As can be seen, this is a pretty vast list and is surely incomplete. It tells one compelling story, what I call the preeminence of the present for apocalyptics.

Notice that essentially since the end of the Apostles, some people professing Christ have believed that the "end times" of Revelation were happening before their very eyes. It was felt acutely in 500 as 1300 as 1500 as 1700 as 1800 as today. It does not matter how good or bad the general human condition may happen to be, who in particular is ruling, or even how positive or negative, overall, times really are. It's always bad, there's always something wrong, and there's always something to latch onto as the reason why the end is now and not later.

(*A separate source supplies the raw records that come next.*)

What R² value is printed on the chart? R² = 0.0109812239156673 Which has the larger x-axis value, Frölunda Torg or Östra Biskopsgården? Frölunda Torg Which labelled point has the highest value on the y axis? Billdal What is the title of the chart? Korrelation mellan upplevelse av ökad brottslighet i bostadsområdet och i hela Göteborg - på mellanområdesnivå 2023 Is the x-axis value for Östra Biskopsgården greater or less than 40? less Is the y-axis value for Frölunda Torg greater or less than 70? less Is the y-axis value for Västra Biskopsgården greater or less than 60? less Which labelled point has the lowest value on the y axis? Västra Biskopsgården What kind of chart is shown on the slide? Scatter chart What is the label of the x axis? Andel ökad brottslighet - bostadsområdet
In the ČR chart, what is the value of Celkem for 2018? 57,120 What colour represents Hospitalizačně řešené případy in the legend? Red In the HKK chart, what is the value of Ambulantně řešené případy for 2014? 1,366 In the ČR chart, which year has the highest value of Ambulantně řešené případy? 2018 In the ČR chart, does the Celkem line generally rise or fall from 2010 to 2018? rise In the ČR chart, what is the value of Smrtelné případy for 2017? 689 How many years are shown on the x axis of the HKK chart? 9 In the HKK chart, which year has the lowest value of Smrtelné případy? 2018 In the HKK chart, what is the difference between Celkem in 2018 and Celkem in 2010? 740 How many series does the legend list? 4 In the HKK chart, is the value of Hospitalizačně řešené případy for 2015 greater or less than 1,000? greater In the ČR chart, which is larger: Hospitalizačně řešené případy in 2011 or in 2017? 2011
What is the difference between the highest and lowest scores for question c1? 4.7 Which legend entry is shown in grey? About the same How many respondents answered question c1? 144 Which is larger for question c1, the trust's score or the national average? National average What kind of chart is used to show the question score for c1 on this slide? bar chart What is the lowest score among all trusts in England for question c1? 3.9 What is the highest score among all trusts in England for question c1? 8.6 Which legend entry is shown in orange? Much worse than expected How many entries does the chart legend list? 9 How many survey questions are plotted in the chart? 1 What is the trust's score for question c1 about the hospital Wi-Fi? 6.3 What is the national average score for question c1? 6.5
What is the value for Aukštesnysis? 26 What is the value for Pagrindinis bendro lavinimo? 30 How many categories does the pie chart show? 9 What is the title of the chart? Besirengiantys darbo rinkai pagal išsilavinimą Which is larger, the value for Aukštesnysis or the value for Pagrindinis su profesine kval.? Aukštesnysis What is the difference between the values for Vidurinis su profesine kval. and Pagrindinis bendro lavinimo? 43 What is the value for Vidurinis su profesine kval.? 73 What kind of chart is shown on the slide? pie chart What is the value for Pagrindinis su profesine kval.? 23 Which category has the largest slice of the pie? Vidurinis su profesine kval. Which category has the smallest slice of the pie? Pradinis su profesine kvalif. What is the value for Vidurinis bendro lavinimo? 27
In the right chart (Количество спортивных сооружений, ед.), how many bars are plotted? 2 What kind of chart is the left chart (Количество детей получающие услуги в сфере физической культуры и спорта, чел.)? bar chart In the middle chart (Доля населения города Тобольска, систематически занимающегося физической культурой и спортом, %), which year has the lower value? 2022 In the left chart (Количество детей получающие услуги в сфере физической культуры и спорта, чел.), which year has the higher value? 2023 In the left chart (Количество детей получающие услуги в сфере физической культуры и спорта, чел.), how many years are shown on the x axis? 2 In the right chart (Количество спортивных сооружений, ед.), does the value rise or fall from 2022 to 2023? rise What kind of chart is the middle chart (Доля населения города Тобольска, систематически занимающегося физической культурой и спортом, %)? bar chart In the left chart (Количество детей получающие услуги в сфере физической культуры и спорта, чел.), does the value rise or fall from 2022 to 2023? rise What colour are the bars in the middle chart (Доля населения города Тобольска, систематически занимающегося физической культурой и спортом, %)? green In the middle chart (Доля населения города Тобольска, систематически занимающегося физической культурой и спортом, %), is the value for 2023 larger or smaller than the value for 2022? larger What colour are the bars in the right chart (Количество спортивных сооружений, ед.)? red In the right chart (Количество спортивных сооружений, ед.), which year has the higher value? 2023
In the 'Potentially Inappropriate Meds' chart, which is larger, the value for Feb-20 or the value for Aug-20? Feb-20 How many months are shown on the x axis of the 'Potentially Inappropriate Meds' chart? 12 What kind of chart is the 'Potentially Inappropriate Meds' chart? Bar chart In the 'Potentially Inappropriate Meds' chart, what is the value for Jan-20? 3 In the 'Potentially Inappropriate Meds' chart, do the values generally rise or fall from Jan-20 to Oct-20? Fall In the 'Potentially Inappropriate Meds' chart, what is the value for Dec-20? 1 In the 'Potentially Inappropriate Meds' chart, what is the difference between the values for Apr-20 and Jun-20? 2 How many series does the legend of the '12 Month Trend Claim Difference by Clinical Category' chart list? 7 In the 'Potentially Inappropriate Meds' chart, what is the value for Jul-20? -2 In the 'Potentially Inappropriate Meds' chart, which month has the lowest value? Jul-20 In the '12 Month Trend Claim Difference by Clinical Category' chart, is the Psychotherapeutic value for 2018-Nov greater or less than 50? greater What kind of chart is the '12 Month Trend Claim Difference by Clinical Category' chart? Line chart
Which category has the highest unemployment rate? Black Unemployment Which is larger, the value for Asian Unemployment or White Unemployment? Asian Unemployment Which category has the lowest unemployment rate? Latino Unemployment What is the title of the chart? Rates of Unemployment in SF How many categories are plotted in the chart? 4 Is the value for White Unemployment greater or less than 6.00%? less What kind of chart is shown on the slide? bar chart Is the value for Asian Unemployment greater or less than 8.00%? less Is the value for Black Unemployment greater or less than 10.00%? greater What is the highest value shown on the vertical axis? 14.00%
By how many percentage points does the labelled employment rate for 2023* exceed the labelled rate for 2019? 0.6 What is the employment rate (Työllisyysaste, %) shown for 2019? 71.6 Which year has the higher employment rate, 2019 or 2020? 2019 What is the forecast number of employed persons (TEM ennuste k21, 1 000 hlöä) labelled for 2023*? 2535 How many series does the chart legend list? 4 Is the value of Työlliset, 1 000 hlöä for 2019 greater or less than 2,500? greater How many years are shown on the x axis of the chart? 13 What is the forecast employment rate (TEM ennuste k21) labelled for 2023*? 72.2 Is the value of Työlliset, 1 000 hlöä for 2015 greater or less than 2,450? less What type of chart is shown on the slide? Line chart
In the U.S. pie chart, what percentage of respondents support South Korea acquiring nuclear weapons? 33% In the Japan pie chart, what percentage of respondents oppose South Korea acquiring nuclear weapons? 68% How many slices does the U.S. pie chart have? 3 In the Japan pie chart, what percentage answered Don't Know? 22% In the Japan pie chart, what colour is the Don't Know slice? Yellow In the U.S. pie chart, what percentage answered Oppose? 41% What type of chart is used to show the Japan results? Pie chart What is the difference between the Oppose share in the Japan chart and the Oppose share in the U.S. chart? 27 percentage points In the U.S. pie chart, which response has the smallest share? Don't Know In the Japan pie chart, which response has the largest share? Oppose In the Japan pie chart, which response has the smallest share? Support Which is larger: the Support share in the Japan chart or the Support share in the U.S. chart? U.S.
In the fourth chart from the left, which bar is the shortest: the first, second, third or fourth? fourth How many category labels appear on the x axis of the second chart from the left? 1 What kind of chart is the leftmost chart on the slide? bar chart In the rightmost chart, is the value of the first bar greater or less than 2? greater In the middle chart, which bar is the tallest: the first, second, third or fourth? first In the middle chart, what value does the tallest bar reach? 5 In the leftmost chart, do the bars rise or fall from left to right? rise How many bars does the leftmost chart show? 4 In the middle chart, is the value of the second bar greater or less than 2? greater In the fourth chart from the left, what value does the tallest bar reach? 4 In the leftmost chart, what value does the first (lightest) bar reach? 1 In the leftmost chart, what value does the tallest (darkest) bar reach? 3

Yet look at all of those numbers and people. We have no reason to doubt their sincerity, nor their competence in understanding God's word. The difficulty that they all have-- along with so many today-- is this imminent expectation of destruction and Christ's millennial rule. Few reflect upon why John would write regarding their particular timeframe to Christians in Asia needing encouragement in the late first century CE; even fewer seem to be bothered by the long list given above and the manifest futility of their own attempts. All of the above have come and gone, and it's quite likely that the current time will pass by also. Even if Christ were to return, it would not be on account of the accuracy of the modern "prophets", nor would it happen as they would expect.

This kind of millenarian nihilism is too often prevalent. It taints the vision of the present and future and intentionally makes everything seem a whole lot worse than it perhaps really is. By all accounts, people in 1000, 1348, 1618, 1664, 1765, 1914, and 1941 had far more reason to fear the destruction of everything than we do now. Our human condition, while morally repugnant in many ways, is actually much better than it was previously: in America, most of us can read, most of us have food, and most of us live quite well. Yet so many view the world in the same way as people centuries earlier without the same cause.

Should we trust in this world, which is passing away (I John 2:15-17)? No. Should we get comfortable in it or with it? No. At the same time, however, we cannot automatically expect the end to come in our generation or in the next generation, or try to find specific "signs of the times" to indicate the end. Those "signs" have been there for 2000 years, and there has never been a lack of people who desire to point them out. Better indeed to heed Matthew 25:1-30, and realize that we must live our lives as if the Lord will return at any time. It might be this hour, this day, this week, this year, this decade, this century, or this millennium-- or maybe not.